→ **PROVIDED TEXT**
----

Yep. Our plumbing dept loves to spec these little bastards, to which I'm usually ranting to them, "you want me to provide how much power under a bloody hand sink???" By the time you factor in the recovery rate and the delta-T (how much temperature rise the unit can do based on ambient incoming water temp), the power draw can be brutal.

codrus
codrus HalfDork
3/11/14 11:02 p.m.
stuart in mn wrote:
aircooled wrote: I have read they get clogged by hard water and have to be regularly flushed out. True?
They do tend to get clogged up with scale, so depending on how much you use it (and how hard your water is), they do need to be flushed out - maybe once a year.

That said, flushing it is easy, so long as it was installed with the proper service valves. Basically you put 5 gallons of vinegar in a bucket, turn the valves so that the heat exchange is disconnected, shut off the gas, and pump the vinegar through it for 20 minutes. I do it once a year (it's due now).

The plumber wanted $300 to do it, took me < $100 worth of parts.

----

→ **MATERIAL PROVIDED**
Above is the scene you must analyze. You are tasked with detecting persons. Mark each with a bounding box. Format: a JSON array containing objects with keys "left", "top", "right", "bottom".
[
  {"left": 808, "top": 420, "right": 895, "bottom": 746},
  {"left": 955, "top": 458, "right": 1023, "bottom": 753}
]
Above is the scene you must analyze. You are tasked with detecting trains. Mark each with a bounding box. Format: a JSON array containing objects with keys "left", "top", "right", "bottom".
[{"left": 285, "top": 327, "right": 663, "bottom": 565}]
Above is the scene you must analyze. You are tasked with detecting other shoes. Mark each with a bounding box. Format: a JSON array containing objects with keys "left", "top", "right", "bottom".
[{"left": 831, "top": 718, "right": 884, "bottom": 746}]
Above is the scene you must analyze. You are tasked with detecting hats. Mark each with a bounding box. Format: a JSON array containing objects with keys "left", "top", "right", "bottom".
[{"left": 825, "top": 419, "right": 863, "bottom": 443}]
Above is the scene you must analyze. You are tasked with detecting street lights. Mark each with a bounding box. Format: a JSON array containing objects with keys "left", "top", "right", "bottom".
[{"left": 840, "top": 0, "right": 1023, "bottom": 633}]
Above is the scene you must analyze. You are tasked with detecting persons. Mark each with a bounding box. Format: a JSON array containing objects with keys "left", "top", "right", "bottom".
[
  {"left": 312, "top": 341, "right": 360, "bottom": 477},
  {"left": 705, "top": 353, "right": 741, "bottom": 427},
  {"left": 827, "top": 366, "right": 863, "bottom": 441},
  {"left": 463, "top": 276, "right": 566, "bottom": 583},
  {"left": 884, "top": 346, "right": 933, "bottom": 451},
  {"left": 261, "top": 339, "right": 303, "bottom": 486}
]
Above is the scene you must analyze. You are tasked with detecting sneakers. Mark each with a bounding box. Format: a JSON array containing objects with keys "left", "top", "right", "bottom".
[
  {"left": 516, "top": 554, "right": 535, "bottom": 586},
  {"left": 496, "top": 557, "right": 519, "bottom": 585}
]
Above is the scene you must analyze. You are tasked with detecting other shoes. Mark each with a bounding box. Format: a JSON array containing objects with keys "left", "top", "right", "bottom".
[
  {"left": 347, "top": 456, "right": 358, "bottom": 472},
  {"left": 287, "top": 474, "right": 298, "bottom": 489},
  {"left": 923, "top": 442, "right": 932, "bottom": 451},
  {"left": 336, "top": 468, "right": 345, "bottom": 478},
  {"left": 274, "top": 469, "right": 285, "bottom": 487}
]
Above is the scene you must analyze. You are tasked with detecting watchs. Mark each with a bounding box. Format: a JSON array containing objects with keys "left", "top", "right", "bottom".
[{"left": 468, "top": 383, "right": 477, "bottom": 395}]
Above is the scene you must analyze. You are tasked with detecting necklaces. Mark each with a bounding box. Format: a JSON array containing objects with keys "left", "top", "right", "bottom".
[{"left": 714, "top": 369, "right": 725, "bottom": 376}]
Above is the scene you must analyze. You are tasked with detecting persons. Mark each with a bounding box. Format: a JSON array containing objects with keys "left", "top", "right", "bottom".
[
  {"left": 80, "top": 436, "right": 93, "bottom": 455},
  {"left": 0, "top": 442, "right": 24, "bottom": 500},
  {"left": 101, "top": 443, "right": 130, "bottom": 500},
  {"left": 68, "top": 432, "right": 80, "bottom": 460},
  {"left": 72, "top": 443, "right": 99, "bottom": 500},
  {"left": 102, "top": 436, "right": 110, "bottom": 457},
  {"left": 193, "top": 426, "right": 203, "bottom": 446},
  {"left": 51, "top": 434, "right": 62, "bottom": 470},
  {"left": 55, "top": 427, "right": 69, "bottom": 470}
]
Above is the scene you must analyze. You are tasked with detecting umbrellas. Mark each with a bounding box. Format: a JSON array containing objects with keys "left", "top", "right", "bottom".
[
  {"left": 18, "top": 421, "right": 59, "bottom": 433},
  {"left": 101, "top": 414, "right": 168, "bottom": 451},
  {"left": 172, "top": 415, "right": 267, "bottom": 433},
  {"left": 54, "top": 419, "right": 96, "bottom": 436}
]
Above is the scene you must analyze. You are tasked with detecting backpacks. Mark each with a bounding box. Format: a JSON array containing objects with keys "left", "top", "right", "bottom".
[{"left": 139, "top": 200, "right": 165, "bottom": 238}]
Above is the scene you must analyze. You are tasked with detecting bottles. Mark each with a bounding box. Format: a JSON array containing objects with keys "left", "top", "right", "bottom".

----

→ **ACTIONS TO TAKE**
a) Revise the passage of the water heater discussion between "Yep. Our plumbing" and "3/11/14 11:02 p.m.", inclusive, so that "hand sink" becomes "utility sink".
b) In the water heater discussion, how long is the vinegar pumped through the unit during a flush?
c) Please extend the water heater discussion past its last line.
The records have nothing to do with the water heater discussion.

→ **RESPONSES BY ITEM NUMBER**
a)
Yep. Our plumbing dept loves to spec these little bastards, to which I'm usually ranting to them, "you want me to provide how much power under a bloody utility sink???" By the time you factor in the recovery rate and the delta-T (how much temperature rise the unit can do based on ambient incoming water temp), the power draw can be brutal.

codrus
codrus HalfDork
3/11/14 11:02 p.m.

b) For 20 minutes.

c)
As for the tankless unit itself, I like it. We installed it at the same time as repiping the house with copper, which reduced the installation labor. We also went with an outdoor unit (fine for California, not so good for the northeast) because that meant no special venting was required.

Infinite hot water, and it got me some extra space back in the garage.

pbkelley
pbkelley New Reader
3/12/14 7:33 a.m.

I have a Rennai - Natural Gas and I love it. As stated above it takes a little getting used to regarding the time to heat the water and how you wash dishes. My gas bill did drop. Just my wife and I in the house and our gas bill in the summer is always the minimum now. Installing it is a little more complicated, but doable. I have a split level house and moved the water heater out of the garage onto the back of the house. I was able to cap the lines in the garage and "t" into the lines under the kitchen. Wiring it was simple. Took about half a day including the trip to HD to get parts needed.

DaveEstey
DaveEstey UberDork
3/12/14 7:47 a.m.

I have a tankless water heater, but it runs through my oil-burning steam furnace to warm up. Never ending water that is as hot as hades and zero quirks.

None of that helps you though, unless you plan on converting your entire heating system.

Ian F
Ian F UltimaDork
3/12/14 8:41 a.m.
DaveEstey wrote: I have a tankless water heater, but it runs through my oil-burning steam furnace to warm up. Never ending water that is as hot as hades and zero quirks. None of that helps you though, unless you plan on converting your entire heating system.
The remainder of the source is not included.